TEMPO Interaktif, Washington: Departemen Perbendaharaan Amerika Serikat untuk pertama kalinya akan menerbitkan surat utang untuk bank sentral. Dananya akan dipakai untuk membantu menghadapi kebutuhan pinjaman, akibat krisis kredit belakangan ini.
Kantor Departemen Perbendaharaan mengungkapkan, program baru itu tak jauh berbeda dengan langkah pemerintah menjual miliaran dolar AS dalam bentuk surat utang reguler setiap pekan untuk menutup defisit anggaran.
Rencananya, tahap awal lelang surat utang untuk bank sentral ini digelar Rabu kemarin waktu setempat (hari ini waktu Indonesia) senilai US$ 40 miliar, dengan klausul suku bunga tagihan selama 35 hari sebesar 0,3 persen.
Pemerintah juga akan kembali menggelar lelang pada Kamis waktu setempat (Jumat waktu Indonesia) senilai US$ 60 miliar. Pemerintah memperkirakan, dua kali lelang selama dua hari ini akan meraup dana US$ 100 miliar.

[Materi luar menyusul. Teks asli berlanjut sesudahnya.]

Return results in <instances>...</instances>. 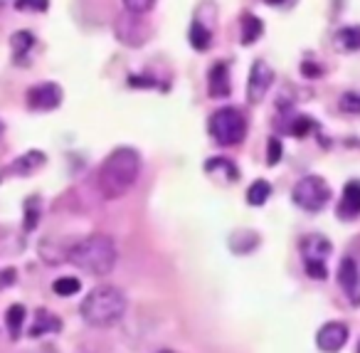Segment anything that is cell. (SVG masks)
Returning <instances> with one entry per match:
<instances>
[{
    "mask_svg": "<svg viewBox=\"0 0 360 353\" xmlns=\"http://www.w3.org/2000/svg\"><path fill=\"white\" fill-rule=\"evenodd\" d=\"M141 173V156L134 149H117L104 158L97 171V188L106 200H119L126 195Z\"/></svg>",
    "mask_w": 360,
    "mask_h": 353,
    "instance_id": "cell-1",
    "label": "cell"
},
{
    "mask_svg": "<svg viewBox=\"0 0 360 353\" xmlns=\"http://www.w3.org/2000/svg\"><path fill=\"white\" fill-rule=\"evenodd\" d=\"M126 294L121 289L111 284H101V287H94L89 294L84 297L82 302V319H84L89 326L94 328H106V326H114L123 319L126 314Z\"/></svg>",
    "mask_w": 360,
    "mask_h": 353,
    "instance_id": "cell-2",
    "label": "cell"
},
{
    "mask_svg": "<svg viewBox=\"0 0 360 353\" xmlns=\"http://www.w3.org/2000/svg\"><path fill=\"white\" fill-rule=\"evenodd\" d=\"M67 257L74 267H80L82 272L94 274V277H106L117 267L119 252L109 235H89L77 242L67 252Z\"/></svg>",
    "mask_w": 360,
    "mask_h": 353,
    "instance_id": "cell-3",
    "label": "cell"
},
{
    "mask_svg": "<svg viewBox=\"0 0 360 353\" xmlns=\"http://www.w3.org/2000/svg\"><path fill=\"white\" fill-rule=\"evenodd\" d=\"M210 134L220 146H237L247 136V119L237 106H222L210 117Z\"/></svg>",
    "mask_w": 360,
    "mask_h": 353,
    "instance_id": "cell-4",
    "label": "cell"
},
{
    "mask_svg": "<svg viewBox=\"0 0 360 353\" xmlns=\"http://www.w3.org/2000/svg\"><path fill=\"white\" fill-rule=\"evenodd\" d=\"M293 203L299 205L306 212H318L324 210L331 200V188L321 175H306L301 178L291 191Z\"/></svg>",
    "mask_w": 360,
    "mask_h": 353,
    "instance_id": "cell-5",
    "label": "cell"
},
{
    "mask_svg": "<svg viewBox=\"0 0 360 353\" xmlns=\"http://www.w3.org/2000/svg\"><path fill=\"white\" fill-rule=\"evenodd\" d=\"M62 87L55 82H45L27 89V106L32 112H52L62 104Z\"/></svg>",
    "mask_w": 360,
    "mask_h": 353,
    "instance_id": "cell-6",
    "label": "cell"
},
{
    "mask_svg": "<svg viewBox=\"0 0 360 353\" xmlns=\"http://www.w3.org/2000/svg\"><path fill=\"white\" fill-rule=\"evenodd\" d=\"M272 82H274V69L269 67L264 60H256L252 64L250 82H247V99H250V104H259L267 97Z\"/></svg>",
    "mask_w": 360,
    "mask_h": 353,
    "instance_id": "cell-7",
    "label": "cell"
},
{
    "mask_svg": "<svg viewBox=\"0 0 360 353\" xmlns=\"http://www.w3.org/2000/svg\"><path fill=\"white\" fill-rule=\"evenodd\" d=\"M117 35L121 42L131 45V47H141V45L146 42L148 35H151V27L141 20V15H134V13H126L119 18L117 23Z\"/></svg>",
    "mask_w": 360,
    "mask_h": 353,
    "instance_id": "cell-8",
    "label": "cell"
},
{
    "mask_svg": "<svg viewBox=\"0 0 360 353\" xmlns=\"http://www.w3.org/2000/svg\"><path fill=\"white\" fill-rule=\"evenodd\" d=\"M348 341V326L343 321H328L318 328L316 346L324 353H338Z\"/></svg>",
    "mask_w": 360,
    "mask_h": 353,
    "instance_id": "cell-9",
    "label": "cell"
},
{
    "mask_svg": "<svg viewBox=\"0 0 360 353\" xmlns=\"http://www.w3.org/2000/svg\"><path fill=\"white\" fill-rule=\"evenodd\" d=\"M333 252V245L324 235H309L301 240V254L304 262H326Z\"/></svg>",
    "mask_w": 360,
    "mask_h": 353,
    "instance_id": "cell-10",
    "label": "cell"
},
{
    "mask_svg": "<svg viewBox=\"0 0 360 353\" xmlns=\"http://www.w3.org/2000/svg\"><path fill=\"white\" fill-rule=\"evenodd\" d=\"M338 215L343 220H353L360 215V180H348L343 188L341 203H338Z\"/></svg>",
    "mask_w": 360,
    "mask_h": 353,
    "instance_id": "cell-11",
    "label": "cell"
},
{
    "mask_svg": "<svg viewBox=\"0 0 360 353\" xmlns=\"http://www.w3.org/2000/svg\"><path fill=\"white\" fill-rule=\"evenodd\" d=\"M208 92L213 99H222L230 94V69H227L225 62L213 64L208 75Z\"/></svg>",
    "mask_w": 360,
    "mask_h": 353,
    "instance_id": "cell-12",
    "label": "cell"
},
{
    "mask_svg": "<svg viewBox=\"0 0 360 353\" xmlns=\"http://www.w3.org/2000/svg\"><path fill=\"white\" fill-rule=\"evenodd\" d=\"M40 166H45V154H43V151H27L25 156L15 158V163L10 166V171L15 175H30V173H35Z\"/></svg>",
    "mask_w": 360,
    "mask_h": 353,
    "instance_id": "cell-13",
    "label": "cell"
},
{
    "mask_svg": "<svg viewBox=\"0 0 360 353\" xmlns=\"http://www.w3.org/2000/svg\"><path fill=\"white\" fill-rule=\"evenodd\" d=\"M358 282H360L358 265H355L350 257H346V260L341 262V267H338V284L348 291V294H355V289H358Z\"/></svg>",
    "mask_w": 360,
    "mask_h": 353,
    "instance_id": "cell-14",
    "label": "cell"
},
{
    "mask_svg": "<svg viewBox=\"0 0 360 353\" xmlns=\"http://www.w3.org/2000/svg\"><path fill=\"white\" fill-rule=\"evenodd\" d=\"M190 45H193L197 52L210 50V45H213V32H210V27L205 25L202 20H195V23L190 25Z\"/></svg>",
    "mask_w": 360,
    "mask_h": 353,
    "instance_id": "cell-15",
    "label": "cell"
},
{
    "mask_svg": "<svg viewBox=\"0 0 360 353\" xmlns=\"http://www.w3.org/2000/svg\"><path fill=\"white\" fill-rule=\"evenodd\" d=\"M264 32V23L256 15H252V13H247L242 18V45H254L256 40H259V35Z\"/></svg>",
    "mask_w": 360,
    "mask_h": 353,
    "instance_id": "cell-16",
    "label": "cell"
},
{
    "mask_svg": "<svg viewBox=\"0 0 360 353\" xmlns=\"http://www.w3.org/2000/svg\"><path fill=\"white\" fill-rule=\"evenodd\" d=\"M336 47L346 52L360 50V27H355V25L341 27V30L336 32Z\"/></svg>",
    "mask_w": 360,
    "mask_h": 353,
    "instance_id": "cell-17",
    "label": "cell"
},
{
    "mask_svg": "<svg viewBox=\"0 0 360 353\" xmlns=\"http://www.w3.org/2000/svg\"><path fill=\"white\" fill-rule=\"evenodd\" d=\"M272 195V186H269L267 180H254L250 188H247V203L250 205H264Z\"/></svg>",
    "mask_w": 360,
    "mask_h": 353,
    "instance_id": "cell-18",
    "label": "cell"
},
{
    "mask_svg": "<svg viewBox=\"0 0 360 353\" xmlns=\"http://www.w3.org/2000/svg\"><path fill=\"white\" fill-rule=\"evenodd\" d=\"M23 321H25V306L23 304H12L10 309L5 314V324H8V331H10L12 339H18L20 331H23Z\"/></svg>",
    "mask_w": 360,
    "mask_h": 353,
    "instance_id": "cell-19",
    "label": "cell"
},
{
    "mask_svg": "<svg viewBox=\"0 0 360 353\" xmlns=\"http://www.w3.org/2000/svg\"><path fill=\"white\" fill-rule=\"evenodd\" d=\"M60 328V321L55 316L47 314V311H37L35 316V324L30 328V336H40V334H47V331H57Z\"/></svg>",
    "mask_w": 360,
    "mask_h": 353,
    "instance_id": "cell-20",
    "label": "cell"
},
{
    "mask_svg": "<svg viewBox=\"0 0 360 353\" xmlns=\"http://www.w3.org/2000/svg\"><path fill=\"white\" fill-rule=\"evenodd\" d=\"M80 289H82V282L77 277H60L55 279V284H52V291H55L57 297H74Z\"/></svg>",
    "mask_w": 360,
    "mask_h": 353,
    "instance_id": "cell-21",
    "label": "cell"
},
{
    "mask_svg": "<svg viewBox=\"0 0 360 353\" xmlns=\"http://www.w3.org/2000/svg\"><path fill=\"white\" fill-rule=\"evenodd\" d=\"M10 45H12V50H15V55L20 57V55H25V52L30 50L32 45H35V38H32V32L20 30V32H15V35H12Z\"/></svg>",
    "mask_w": 360,
    "mask_h": 353,
    "instance_id": "cell-22",
    "label": "cell"
},
{
    "mask_svg": "<svg viewBox=\"0 0 360 353\" xmlns=\"http://www.w3.org/2000/svg\"><path fill=\"white\" fill-rule=\"evenodd\" d=\"M338 109L343 114H360V92H346L338 99Z\"/></svg>",
    "mask_w": 360,
    "mask_h": 353,
    "instance_id": "cell-23",
    "label": "cell"
},
{
    "mask_svg": "<svg viewBox=\"0 0 360 353\" xmlns=\"http://www.w3.org/2000/svg\"><path fill=\"white\" fill-rule=\"evenodd\" d=\"M313 129V121L309 117H293V124L289 126V134H293V136H306V134H309V131Z\"/></svg>",
    "mask_w": 360,
    "mask_h": 353,
    "instance_id": "cell-24",
    "label": "cell"
},
{
    "mask_svg": "<svg viewBox=\"0 0 360 353\" xmlns=\"http://www.w3.org/2000/svg\"><path fill=\"white\" fill-rule=\"evenodd\" d=\"M153 5H156V0H123L126 13H134V15H146Z\"/></svg>",
    "mask_w": 360,
    "mask_h": 353,
    "instance_id": "cell-25",
    "label": "cell"
},
{
    "mask_svg": "<svg viewBox=\"0 0 360 353\" xmlns=\"http://www.w3.org/2000/svg\"><path fill=\"white\" fill-rule=\"evenodd\" d=\"M281 154H284V146L276 136L269 138V149H267V163L269 166H276L281 161Z\"/></svg>",
    "mask_w": 360,
    "mask_h": 353,
    "instance_id": "cell-26",
    "label": "cell"
},
{
    "mask_svg": "<svg viewBox=\"0 0 360 353\" xmlns=\"http://www.w3.org/2000/svg\"><path fill=\"white\" fill-rule=\"evenodd\" d=\"M25 228L27 230H32L37 225V217H40V203H37L35 198H30L27 200V205H25Z\"/></svg>",
    "mask_w": 360,
    "mask_h": 353,
    "instance_id": "cell-27",
    "label": "cell"
},
{
    "mask_svg": "<svg viewBox=\"0 0 360 353\" xmlns=\"http://www.w3.org/2000/svg\"><path fill=\"white\" fill-rule=\"evenodd\" d=\"M47 0H15V8L18 10H35V13H43L47 10Z\"/></svg>",
    "mask_w": 360,
    "mask_h": 353,
    "instance_id": "cell-28",
    "label": "cell"
},
{
    "mask_svg": "<svg viewBox=\"0 0 360 353\" xmlns=\"http://www.w3.org/2000/svg\"><path fill=\"white\" fill-rule=\"evenodd\" d=\"M306 272L311 274L313 279H326V262H304Z\"/></svg>",
    "mask_w": 360,
    "mask_h": 353,
    "instance_id": "cell-29",
    "label": "cell"
},
{
    "mask_svg": "<svg viewBox=\"0 0 360 353\" xmlns=\"http://www.w3.org/2000/svg\"><path fill=\"white\" fill-rule=\"evenodd\" d=\"M15 282V269H5V272H0V289H5Z\"/></svg>",
    "mask_w": 360,
    "mask_h": 353,
    "instance_id": "cell-30",
    "label": "cell"
},
{
    "mask_svg": "<svg viewBox=\"0 0 360 353\" xmlns=\"http://www.w3.org/2000/svg\"><path fill=\"white\" fill-rule=\"evenodd\" d=\"M128 84L131 87H153V82L148 77H128Z\"/></svg>",
    "mask_w": 360,
    "mask_h": 353,
    "instance_id": "cell-31",
    "label": "cell"
},
{
    "mask_svg": "<svg viewBox=\"0 0 360 353\" xmlns=\"http://www.w3.org/2000/svg\"><path fill=\"white\" fill-rule=\"evenodd\" d=\"M301 69H304V75H309V77H318V75H321V67H313L311 62H304V64H301Z\"/></svg>",
    "mask_w": 360,
    "mask_h": 353,
    "instance_id": "cell-32",
    "label": "cell"
},
{
    "mask_svg": "<svg viewBox=\"0 0 360 353\" xmlns=\"http://www.w3.org/2000/svg\"><path fill=\"white\" fill-rule=\"evenodd\" d=\"M264 3H267V5H284L287 0H264Z\"/></svg>",
    "mask_w": 360,
    "mask_h": 353,
    "instance_id": "cell-33",
    "label": "cell"
},
{
    "mask_svg": "<svg viewBox=\"0 0 360 353\" xmlns=\"http://www.w3.org/2000/svg\"><path fill=\"white\" fill-rule=\"evenodd\" d=\"M3 131H5V124H3V121H0V136H3Z\"/></svg>",
    "mask_w": 360,
    "mask_h": 353,
    "instance_id": "cell-34",
    "label": "cell"
},
{
    "mask_svg": "<svg viewBox=\"0 0 360 353\" xmlns=\"http://www.w3.org/2000/svg\"><path fill=\"white\" fill-rule=\"evenodd\" d=\"M158 353H173V351H158Z\"/></svg>",
    "mask_w": 360,
    "mask_h": 353,
    "instance_id": "cell-35",
    "label": "cell"
},
{
    "mask_svg": "<svg viewBox=\"0 0 360 353\" xmlns=\"http://www.w3.org/2000/svg\"><path fill=\"white\" fill-rule=\"evenodd\" d=\"M358 353H360V346H358Z\"/></svg>",
    "mask_w": 360,
    "mask_h": 353,
    "instance_id": "cell-36",
    "label": "cell"
}]
</instances>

Aksi Departemen Perbendaharaan menjual surat utang negara untuk bank sentral ini belum pernah terjadi sebelumnya.
Meski begitu, kantor Departemen menegaskan aksi ini tidak berarti bank sentral kekurangan dana. Upaya ini diyakini sebagai jalan sederhana bagi pemerintah untuk mengendalikan dengan lebih baik kebutuhan pembiayaan.
Upaya ini baru dilakukan hanya sehari setelah bank sentral Amerika melibatkan kewenangannya menyuntik dana US$ 85 miliar untuk menyelamatkan American International Group Inc., perusahaan asuransi terbesar di dunia, dari kebangkrutan.
Seperti diketahui, masalah perekonomian telah memangkas pendapatan pajak dan meningkatkan belanja pemerintahan Presiden George W. Bush. Belanja itu termasuk biaya US$ 168 miliar yang telah dirogoh pemerintah untuk menstimulus perekonomian awal tahun ini.
Defisit anggaran pun langsung membumbung tinggi. Pada akhir 2008, defisit diperkirakan mencapai US$ 400 miliar. Jumlah itu dua kali lipat dari defisit tahun lalu yang mencapai US$ 161,5 miliar.
Belum lagi defisit anggaran 2009 yang bakal dimulai pada Oktober mendatang diperkirakan mencapai tiga kali lipat defisit tahun ini, yakni US$ 482 miliar yang merupakan rekor tertinggi.